## Data to examine

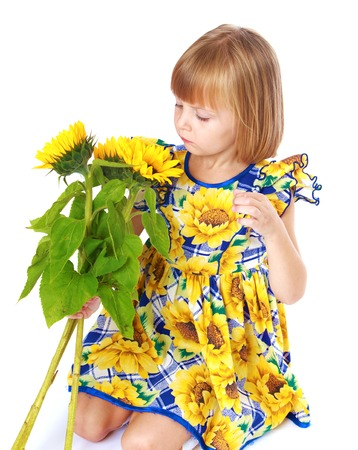 Beautiful little girl sees a beautiful yellow flower of a sunflower.Isolated on white background, Lotus Childrens Center. photo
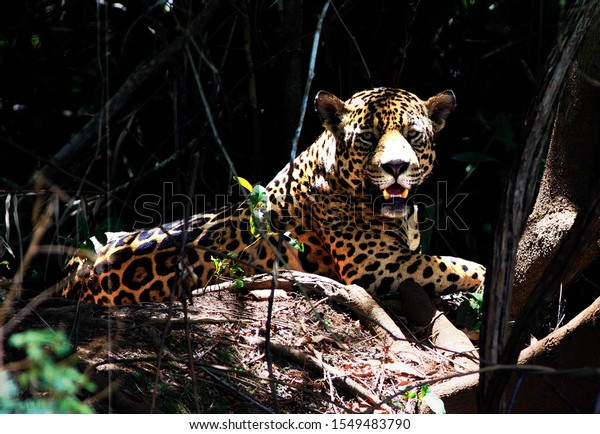 Beautiful power wild Jaguar (Panthera Onca) resting on the river bank.  The Jaguar is looking directly into camera and there is a clear view of it's face.  Pantanal, Brazil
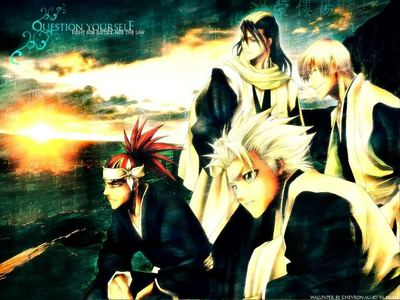 My all time preferito is Bleach :) but there lots of other animes that i like too like... Angel Beats Wolf's Rain Gakuen Alice Soul Eater Fullmetal Alchemist Baka and Test Shugo Chara Hetalia Axis Powers - Incapacitalia <3 Special A. and più :) (the picture is from Bleach)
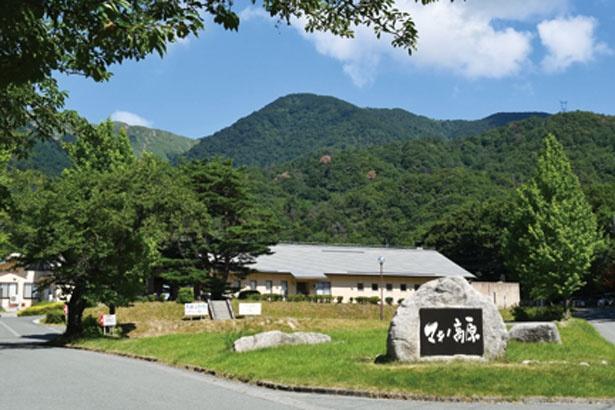 キャンプ場があるマキノ高原内の施設/マキノ高原温泉さらさ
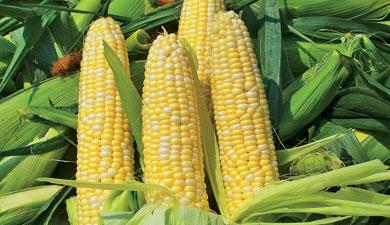 Кукурузная аномалия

## Exercise aim
What is needed is an exact reproduction of the data, pictures excluded.

## Answer box
 Beautiful little girl sees a beautiful yellow flower of a sunflower.Isolated on white background, Lotus Childrens Center. photo
 Beautiful power wild Jaguar (Panthera Onca) resting on the river bank.  The Jaguar is looking directly into camera and there is a clear view of it's face.  Pantanal, Brazil
 My all time preferito is Bleach :) but there lots of other animes that i like too like... Angel Beats Wolf's Rain Gakuen Alice Soul Eater Fullmetal Alchemist Baka and Test Shugo Chara Hetalia Axis Powers - Incapacitalia <3 Special A. and più :) (the picture is from Bleach)
 キャンプ場があるマキノ高原内の施設/マキノ高原温泉さらさ
 Кукурузная аномалия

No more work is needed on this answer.